GIVEN INSTRUCTION: Exactly reproduce the lines that follow.
►
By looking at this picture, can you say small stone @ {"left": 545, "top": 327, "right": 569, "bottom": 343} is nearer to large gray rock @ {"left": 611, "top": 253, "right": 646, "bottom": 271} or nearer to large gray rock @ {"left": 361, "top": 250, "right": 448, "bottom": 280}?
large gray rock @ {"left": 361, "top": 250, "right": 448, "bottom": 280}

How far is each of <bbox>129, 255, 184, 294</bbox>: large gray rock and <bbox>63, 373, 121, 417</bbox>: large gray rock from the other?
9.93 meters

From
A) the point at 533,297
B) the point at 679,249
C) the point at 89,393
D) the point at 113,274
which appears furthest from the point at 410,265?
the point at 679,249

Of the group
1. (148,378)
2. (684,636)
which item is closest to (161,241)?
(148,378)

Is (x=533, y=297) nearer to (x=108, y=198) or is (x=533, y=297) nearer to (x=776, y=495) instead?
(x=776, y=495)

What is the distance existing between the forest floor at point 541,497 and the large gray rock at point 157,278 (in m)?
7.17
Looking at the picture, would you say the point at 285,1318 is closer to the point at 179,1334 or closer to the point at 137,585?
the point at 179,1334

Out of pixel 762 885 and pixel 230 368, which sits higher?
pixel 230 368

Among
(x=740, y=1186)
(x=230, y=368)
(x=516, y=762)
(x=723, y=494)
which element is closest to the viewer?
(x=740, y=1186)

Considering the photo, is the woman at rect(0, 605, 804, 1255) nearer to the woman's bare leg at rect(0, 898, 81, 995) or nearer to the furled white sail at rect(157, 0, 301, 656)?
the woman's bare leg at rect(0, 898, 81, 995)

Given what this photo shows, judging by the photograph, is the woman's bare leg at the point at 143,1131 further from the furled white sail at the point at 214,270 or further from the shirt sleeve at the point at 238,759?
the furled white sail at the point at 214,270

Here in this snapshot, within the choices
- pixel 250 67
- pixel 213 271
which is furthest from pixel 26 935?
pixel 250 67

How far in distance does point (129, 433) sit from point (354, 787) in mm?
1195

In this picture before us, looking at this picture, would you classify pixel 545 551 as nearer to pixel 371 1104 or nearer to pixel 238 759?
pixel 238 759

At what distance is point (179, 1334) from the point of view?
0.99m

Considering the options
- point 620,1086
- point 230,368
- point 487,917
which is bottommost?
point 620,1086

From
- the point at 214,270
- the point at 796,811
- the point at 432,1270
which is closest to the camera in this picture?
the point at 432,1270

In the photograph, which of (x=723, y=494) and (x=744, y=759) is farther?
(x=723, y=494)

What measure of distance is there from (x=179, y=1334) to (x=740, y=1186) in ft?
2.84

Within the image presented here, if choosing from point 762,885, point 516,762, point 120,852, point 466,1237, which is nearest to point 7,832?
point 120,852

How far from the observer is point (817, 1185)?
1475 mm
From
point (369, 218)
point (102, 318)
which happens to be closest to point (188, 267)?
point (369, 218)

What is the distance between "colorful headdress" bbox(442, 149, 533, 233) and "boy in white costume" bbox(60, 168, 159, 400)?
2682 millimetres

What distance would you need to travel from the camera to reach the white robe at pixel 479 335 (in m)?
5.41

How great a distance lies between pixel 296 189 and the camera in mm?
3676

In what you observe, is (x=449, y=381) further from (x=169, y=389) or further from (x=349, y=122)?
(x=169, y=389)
◄
WRITTEN REPLY:
By looking at this picture, can you say small stone @ {"left": 545, "top": 327, "right": 569, "bottom": 343} is nearer to large gray rock @ {"left": 611, "top": 253, "right": 646, "bottom": 271} or nearer to large gray rock @ {"left": 361, "top": 250, "right": 448, "bottom": 280}?
large gray rock @ {"left": 361, "top": 250, "right": 448, "bottom": 280}

How far is each of <bbox>129, 255, 184, 294</bbox>: large gray rock and <bbox>63, 373, 121, 417</bbox>: large gray rock from the other?
9.93 meters

From
A) the point at 533,297
B) the point at 679,249
C) the point at 89,393
D) the point at 113,274
which appears furthest from the point at 410,265?
the point at 679,249

Of the group
1. (148,378)
2. (684,636)
which item is closest to (161,241)?
(148,378)

Is (x=533, y=297) nearer to (x=108, y=198) or is (x=533, y=297) nearer to (x=776, y=495) instead?
(x=776, y=495)

What is the distance existing between the forest floor at point 541,497 and the large gray rock at point 157,278 (in m)?
7.17
Looking at the picture, would you say the point at 285,1318 is closer to the point at 179,1334 or closer to the point at 137,585?
the point at 179,1334

Out of pixel 762 885 and pixel 230 368, which sits higher?
pixel 230 368

Among
(x=740, y=1186)
(x=230, y=368)
(x=516, y=762)
(x=723, y=494)
which element is closest to the viewer?
(x=740, y=1186)

Considering the photo, is the woman at rect(0, 605, 804, 1255) nearer to the woman's bare leg at rect(0, 898, 81, 995) or nearer to the furled white sail at rect(157, 0, 301, 656)?
the woman's bare leg at rect(0, 898, 81, 995)

Given what this photo shows, judging by the photograph, is the woman's bare leg at the point at 143,1131 further from the furled white sail at the point at 214,270 or further from the shirt sleeve at the point at 238,759?
the furled white sail at the point at 214,270

Here in this snapshot, within the choices
- pixel 250 67
- pixel 213 271
which is furthest from pixel 26 935?
pixel 250 67

How far in distance does point (129, 433) sit from point (354, 787) in mm?
1195

In this picture before us, looking at this picture, would you classify pixel 545 551 as nearer to pixel 371 1104 or nearer to pixel 238 759?
pixel 238 759

At what distance is point (179, 1334) from the point of view?
0.99m

Considering the options
- point 620,1086
- point 230,368
- point 487,917
which is bottommost?
point 620,1086

From
- the point at 214,270
- the point at 796,811
- the point at 432,1270
which is closest to the camera in this picture?
the point at 432,1270

In the photograph, which of (x=723, y=494) and (x=744, y=759) is farther?
(x=723, y=494)

What measure of distance is there from (x=179, y=1334) to (x=740, y=1186) in ft?
2.84

Within the image presented here, if choosing from point 762,885, point 516,762, point 120,852, point 466,1237, which is nearest to point 7,832?
point 120,852

How far from the observer is point (817, 1185)?
1475 mm
From
point (369, 218)
point (102, 318)
which happens to be closest to point (188, 267)?
point (369, 218)

What is the distance between "colorful headdress" bbox(442, 149, 533, 233) and "boy in white costume" bbox(60, 168, 159, 400)?
2682 millimetres

What distance would you need to travel from the camera to reach the white robe at pixel 479 335 (in m)?
5.41

How great a distance lies between pixel 296 189 and the camera in mm?
3676

In what you observe, is (x=449, y=381) further from (x=169, y=389) or further from (x=349, y=122)?
(x=169, y=389)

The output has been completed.